What you need to do ::
Copy out every line of the rows below without any change, and omit the pictures from your copy.

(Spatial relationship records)
○ ○ ○

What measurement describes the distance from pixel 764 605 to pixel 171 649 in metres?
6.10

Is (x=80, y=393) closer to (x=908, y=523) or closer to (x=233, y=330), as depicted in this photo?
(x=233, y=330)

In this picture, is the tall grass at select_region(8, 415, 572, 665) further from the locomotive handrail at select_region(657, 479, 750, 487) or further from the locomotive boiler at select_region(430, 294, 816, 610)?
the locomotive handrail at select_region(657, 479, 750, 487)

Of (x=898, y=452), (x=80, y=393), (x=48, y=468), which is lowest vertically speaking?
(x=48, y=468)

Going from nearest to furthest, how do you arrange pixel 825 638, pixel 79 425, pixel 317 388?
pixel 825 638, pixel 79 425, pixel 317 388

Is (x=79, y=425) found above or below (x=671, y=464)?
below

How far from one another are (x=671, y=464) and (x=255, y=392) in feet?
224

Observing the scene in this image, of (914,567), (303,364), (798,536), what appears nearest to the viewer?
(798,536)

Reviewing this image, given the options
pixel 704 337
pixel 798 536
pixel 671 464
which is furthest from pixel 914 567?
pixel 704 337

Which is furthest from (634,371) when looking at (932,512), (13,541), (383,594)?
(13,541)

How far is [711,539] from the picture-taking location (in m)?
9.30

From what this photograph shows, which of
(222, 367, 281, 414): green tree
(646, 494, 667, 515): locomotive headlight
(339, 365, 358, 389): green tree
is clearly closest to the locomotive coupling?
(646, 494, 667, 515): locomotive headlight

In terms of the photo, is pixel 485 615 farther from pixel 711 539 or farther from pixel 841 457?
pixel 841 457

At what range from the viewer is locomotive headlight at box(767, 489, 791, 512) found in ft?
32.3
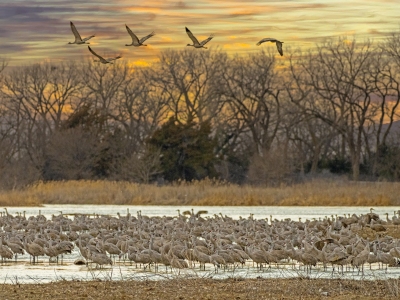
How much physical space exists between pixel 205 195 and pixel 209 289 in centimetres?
2706

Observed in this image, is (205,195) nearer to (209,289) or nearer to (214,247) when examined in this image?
(214,247)

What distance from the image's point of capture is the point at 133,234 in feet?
70.1

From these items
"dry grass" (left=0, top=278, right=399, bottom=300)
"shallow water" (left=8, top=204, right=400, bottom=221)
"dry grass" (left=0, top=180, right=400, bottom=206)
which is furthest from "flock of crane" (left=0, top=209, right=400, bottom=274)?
"dry grass" (left=0, top=180, right=400, bottom=206)

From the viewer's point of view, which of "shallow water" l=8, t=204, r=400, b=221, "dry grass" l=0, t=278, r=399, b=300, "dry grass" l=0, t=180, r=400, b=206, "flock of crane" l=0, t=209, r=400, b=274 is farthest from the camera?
"dry grass" l=0, t=180, r=400, b=206

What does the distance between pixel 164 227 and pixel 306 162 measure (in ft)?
130

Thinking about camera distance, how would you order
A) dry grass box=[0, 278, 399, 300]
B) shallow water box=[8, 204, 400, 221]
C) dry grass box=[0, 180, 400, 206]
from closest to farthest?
dry grass box=[0, 278, 399, 300] < shallow water box=[8, 204, 400, 221] < dry grass box=[0, 180, 400, 206]

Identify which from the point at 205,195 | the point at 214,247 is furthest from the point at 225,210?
the point at 214,247

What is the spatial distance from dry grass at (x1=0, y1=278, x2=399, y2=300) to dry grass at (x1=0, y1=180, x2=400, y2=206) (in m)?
Answer: 24.8

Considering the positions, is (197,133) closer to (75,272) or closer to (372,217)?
(372,217)

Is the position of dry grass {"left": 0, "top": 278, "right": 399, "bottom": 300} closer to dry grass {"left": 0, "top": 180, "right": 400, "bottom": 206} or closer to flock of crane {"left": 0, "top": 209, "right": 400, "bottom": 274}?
flock of crane {"left": 0, "top": 209, "right": 400, "bottom": 274}

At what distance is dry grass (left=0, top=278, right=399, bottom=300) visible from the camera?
12219 mm

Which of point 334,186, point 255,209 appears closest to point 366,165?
point 334,186

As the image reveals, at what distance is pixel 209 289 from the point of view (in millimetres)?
12938

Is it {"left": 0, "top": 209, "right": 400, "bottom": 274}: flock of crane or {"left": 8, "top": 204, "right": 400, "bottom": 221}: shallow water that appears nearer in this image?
{"left": 0, "top": 209, "right": 400, "bottom": 274}: flock of crane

○ ○ ○

The answer ::
What measurement describes the distance from pixel 764 605 to pixel 171 649 in metres?
6.10

Is (x=80, y=393) closer to (x=908, y=523) or closer to (x=233, y=330), as depicted in this photo?
(x=233, y=330)

In this picture, is the tall grass at select_region(8, 415, 572, 665) further from the locomotive handrail at select_region(657, 479, 750, 487) or further from the locomotive boiler at select_region(430, 294, 816, 610)?
the locomotive handrail at select_region(657, 479, 750, 487)

Of (x=898, y=452), (x=80, y=393), (x=48, y=468), which is lowest vertically speaking?
(x=48, y=468)

Going from nearest to furthest, how do you arrange pixel 825 638, pixel 79 425, pixel 317 388?
pixel 825 638, pixel 79 425, pixel 317 388

Is (x=79, y=425) found above or below (x=671, y=464)?
below

How far from one another are (x=671, y=464) and (x=255, y=392) in feet?
224

Observing the scene in this image, of (914,567), (303,364), (798,536), what appears nearest to the viewer?
(798,536)

Reviewing this image, given the options
pixel 704 337
pixel 798 536
pixel 671 464
which is furthest from pixel 914 567?
pixel 704 337

Which is furthest from (634,371) when looking at (932,512), (13,541), (383,594)?
(13,541)

How far is [711,539] from the picture-taking location (in m)?
9.30

From what this photograph shows, which of
(222, 367, 281, 414): green tree
(646, 494, 667, 515): locomotive headlight
(339, 365, 358, 389): green tree
is clearly closest to the locomotive coupling?
(646, 494, 667, 515): locomotive headlight

In terms of the photo, is pixel 485 615 farther from pixel 711 539 or farther from pixel 841 457?
pixel 841 457

At what range from the viewer is locomotive headlight at box(767, 489, 791, 512) found in ft?
32.3
How much physical space exists between pixel 205 195 and pixel 209 289 in centimetres?
2706

Observed in this image, is (205,195) nearer to (209,289) or nearer to (214,247) when examined in this image?
(214,247)

What distance from the image's point of capture is the point at 133,234 in feet?
70.1

From these items
"dry grass" (left=0, top=278, right=399, bottom=300)
"shallow water" (left=8, top=204, right=400, bottom=221)
"dry grass" (left=0, top=180, right=400, bottom=206)
which is furthest from "flock of crane" (left=0, top=209, right=400, bottom=274)?
"dry grass" (left=0, top=180, right=400, bottom=206)

From the viewer's point of view, which of "shallow water" l=8, t=204, r=400, b=221, "dry grass" l=0, t=278, r=399, b=300, "dry grass" l=0, t=180, r=400, b=206, "flock of crane" l=0, t=209, r=400, b=274 is farthest from the camera?
"dry grass" l=0, t=180, r=400, b=206

What does the distance between pixel 164 227 and pixel 306 162 measure (in ft)?
130

Thinking about camera distance, how would you order
A) dry grass box=[0, 278, 399, 300]
B) shallow water box=[8, 204, 400, 221]
C) dry grass box=[0, 180, 400, 206]
from closest to farthest?
dry grass box=[0, 278, 399, 300] < shallow water box=[8, 204, 400, 221] < dry grass box=[0, 180, 400, 206]

Identify which from the point at 205,195 | the point at 214,247 is furthest from the point at 225,210?
the point at 214,247

What is the spatial distance from dry grass at (x1=0, y1=278, x2=399, y2=300) to dry grass at (x1=0, y1=180, x2=400, y2=206) (in m)?
Answer: 24.8

Considering the positions, is (197,133) closer to (75,272) or closer to (372,217)?
(372,217)

Is the position of dry grass {"left": 0, "top": 278, "right": 399, "bottom": 300} closer to dry grass {"left": 0, "top": 180, "right": 400, "bottom": 206} or closer to flock of crane {"left": 0, "top": 209, "right": 400, "bottom": 274}?
flock of crane {"left": 0, "top": 209, "right": 400, "bottom": 274}

At what distance is dry grass (left=0, top=278, right=399, bottom=300) visible from the camera?
12219 mm

Which of point 334,186, point 255,209 appears closest to point 366,165?
point 334,186

As the image reveals, at what distance is pixel 209 289 from the point of view (in millimetres)?
12938

Is it {"left": 0, "top": 209, "right": 400, "bottom": 274}: flock of crane or {"left": 8, "top": 204, "right": 400, "bottom": 221}: shallow water that appears nearer in this image?
{"left": 0, "top": 209, "right": 400, "bottom": 274}: flock of crane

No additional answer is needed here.